* INSTRUCTION
Repeat every one of the rows below word for word, leaving out the pictures.

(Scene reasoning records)
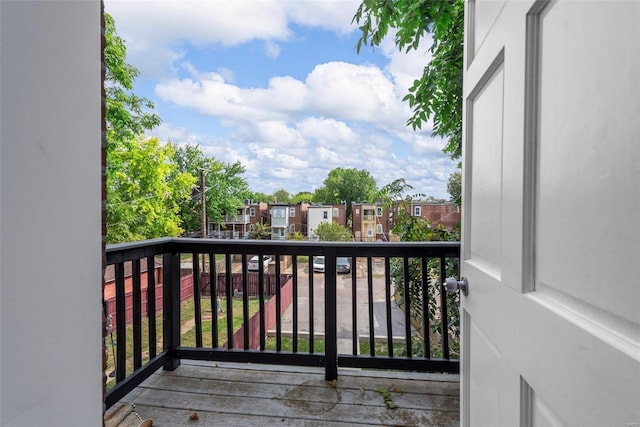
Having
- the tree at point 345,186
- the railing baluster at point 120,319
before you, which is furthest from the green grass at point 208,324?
the tree at point 345,186

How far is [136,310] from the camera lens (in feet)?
6.77

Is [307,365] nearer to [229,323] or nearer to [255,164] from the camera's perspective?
[229,323]

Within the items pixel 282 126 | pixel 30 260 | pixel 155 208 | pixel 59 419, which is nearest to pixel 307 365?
pixel 59 419

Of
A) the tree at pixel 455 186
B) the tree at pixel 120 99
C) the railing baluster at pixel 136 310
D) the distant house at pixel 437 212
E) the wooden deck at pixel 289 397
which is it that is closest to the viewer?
the wooden deck at pixel 289 397

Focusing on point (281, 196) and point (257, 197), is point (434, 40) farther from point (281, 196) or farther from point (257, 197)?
point (281, 196)

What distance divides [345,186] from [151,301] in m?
16.6

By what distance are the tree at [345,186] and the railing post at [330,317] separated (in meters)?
14.3

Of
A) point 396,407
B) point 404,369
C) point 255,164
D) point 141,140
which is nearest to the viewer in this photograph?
point 396,407

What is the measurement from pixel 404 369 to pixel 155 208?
10976 millimetres

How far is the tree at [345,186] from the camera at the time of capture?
56.2 ft

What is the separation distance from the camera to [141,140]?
1066 centimetres

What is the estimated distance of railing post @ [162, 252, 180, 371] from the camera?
7.56 feet

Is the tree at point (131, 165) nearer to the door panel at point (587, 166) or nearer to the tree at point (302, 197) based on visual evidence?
the tree at point (302, 197)

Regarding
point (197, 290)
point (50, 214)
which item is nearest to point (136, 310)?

* RIGHT ANSWER
Having
- the tree at point 345,186
- the railing baluster at point 120,319
before you, which is furthest from the green grass at point 208,324?
the tree at point 345,186

How far is [136,310] from the camera lens (in feet)?
6.77

Is [307,365] nearer to [229,323] or nearer to [255,164] from the camera's perspective?
[229,323]

Within the items pixel 282 126 | pixel 30 260 | pixel 155 208 | pixel 59 419, which is nearest to pixel 307 365?
pixel 59 419

Of
A) the tree at pixel 455 186
B) the tree at pixel 120 99
C) the railing baluster at pixel 136 310
D) the distant house at pixel 437 212
E) the wooden deck at pixel 289 397
which is it that is closest to the viewer?
the wooden deck at pixel 289 397

Focusing on point (281, 196) and point (257, 197), is point (434, 40) farther from point (281, 196) or farther from point (257, 197)?
point (281, 196)

What distance divides [345,186] from [151,301] in m?
16.6

By what distance are the tree at [345,186] and the railing post at [330,317] separated (in meters)?
14.3

Of
A) point 396,407
B) point 404,369
C) point 255,164
D) point 141,140
which is nearest to the viewer in this photograph?
point 396,407

What is the measurement from pixel 404 369 to pixel 155 208?
10976 millimetres

How far is the tree at [345,186] from the camera at the time of capture?
56.2 ft

What is the separation distance from the camera to [141,140]?
1066 centimetres

What is the estimated distance of railing post @ [162, 252, 180, 371] from the camera?
7.56 feet

Is the tree at point (131, 165) nearer to the door panel at point (587, 166) or nearer to the tree at point (302, 197) based on visual evidence?
the tree at point (302, 197)

Regarding
point (197, 290)
point (50, 214)
which item is nearest to point (136, 310)?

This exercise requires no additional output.